The request
List each line of the listing below that contains the word "visible". Case counts.
[Supplied entries start]
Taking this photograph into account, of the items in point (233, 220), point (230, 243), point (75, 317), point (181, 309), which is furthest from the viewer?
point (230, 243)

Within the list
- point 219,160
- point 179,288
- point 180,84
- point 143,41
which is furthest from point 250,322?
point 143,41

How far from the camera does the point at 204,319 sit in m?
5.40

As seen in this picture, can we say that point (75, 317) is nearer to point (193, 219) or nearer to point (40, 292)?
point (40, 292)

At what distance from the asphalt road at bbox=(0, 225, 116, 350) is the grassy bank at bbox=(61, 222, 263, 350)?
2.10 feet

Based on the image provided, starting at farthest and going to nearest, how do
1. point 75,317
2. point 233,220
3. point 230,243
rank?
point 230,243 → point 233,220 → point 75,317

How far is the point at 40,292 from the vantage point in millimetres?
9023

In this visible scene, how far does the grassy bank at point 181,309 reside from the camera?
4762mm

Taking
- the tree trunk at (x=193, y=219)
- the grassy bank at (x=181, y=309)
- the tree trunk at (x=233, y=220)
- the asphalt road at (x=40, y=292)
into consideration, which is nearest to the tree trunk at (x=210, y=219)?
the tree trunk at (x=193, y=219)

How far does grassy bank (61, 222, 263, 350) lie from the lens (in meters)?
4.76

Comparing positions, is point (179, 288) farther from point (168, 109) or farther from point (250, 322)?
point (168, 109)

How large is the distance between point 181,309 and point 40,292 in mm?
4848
[Supplied entries end]
[Supplied entries start]
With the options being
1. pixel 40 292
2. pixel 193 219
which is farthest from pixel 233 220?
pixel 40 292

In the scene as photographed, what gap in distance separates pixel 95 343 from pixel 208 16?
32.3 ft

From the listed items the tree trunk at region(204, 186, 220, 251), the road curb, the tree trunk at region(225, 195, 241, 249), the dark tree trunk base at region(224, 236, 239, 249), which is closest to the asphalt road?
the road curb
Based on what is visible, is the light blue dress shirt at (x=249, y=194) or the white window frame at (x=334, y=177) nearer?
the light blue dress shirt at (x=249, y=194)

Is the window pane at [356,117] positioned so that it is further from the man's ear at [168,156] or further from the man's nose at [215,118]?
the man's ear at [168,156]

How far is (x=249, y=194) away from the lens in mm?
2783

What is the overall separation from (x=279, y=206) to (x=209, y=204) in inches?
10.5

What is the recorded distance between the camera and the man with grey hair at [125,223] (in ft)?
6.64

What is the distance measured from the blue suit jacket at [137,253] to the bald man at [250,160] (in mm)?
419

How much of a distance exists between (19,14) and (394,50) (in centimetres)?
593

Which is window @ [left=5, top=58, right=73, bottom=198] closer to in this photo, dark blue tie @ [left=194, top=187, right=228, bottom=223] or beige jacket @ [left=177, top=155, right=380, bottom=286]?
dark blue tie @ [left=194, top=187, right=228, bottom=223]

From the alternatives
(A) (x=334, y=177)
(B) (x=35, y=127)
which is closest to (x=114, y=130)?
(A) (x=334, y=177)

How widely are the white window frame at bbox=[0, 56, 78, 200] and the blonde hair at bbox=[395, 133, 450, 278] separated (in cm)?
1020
[Supplied entries end]
[Supplied entries start]
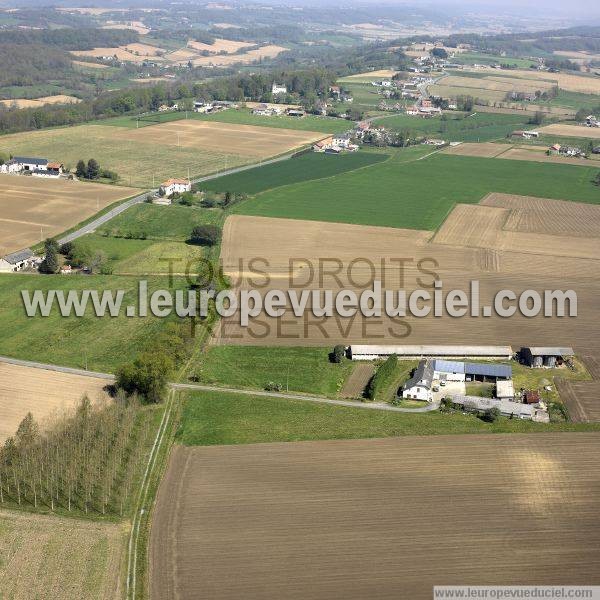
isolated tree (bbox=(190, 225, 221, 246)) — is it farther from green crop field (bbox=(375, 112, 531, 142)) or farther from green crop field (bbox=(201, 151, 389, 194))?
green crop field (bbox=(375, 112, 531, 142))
[Supplied entries end]
Task solution
In this visible scene, how far does the grassy bank at point 181,309 reside from the camera?
Based on what is visible, is the light blue dress shirt at (x=249, y=194) or the white window frame at (x=334, y=177) nearer?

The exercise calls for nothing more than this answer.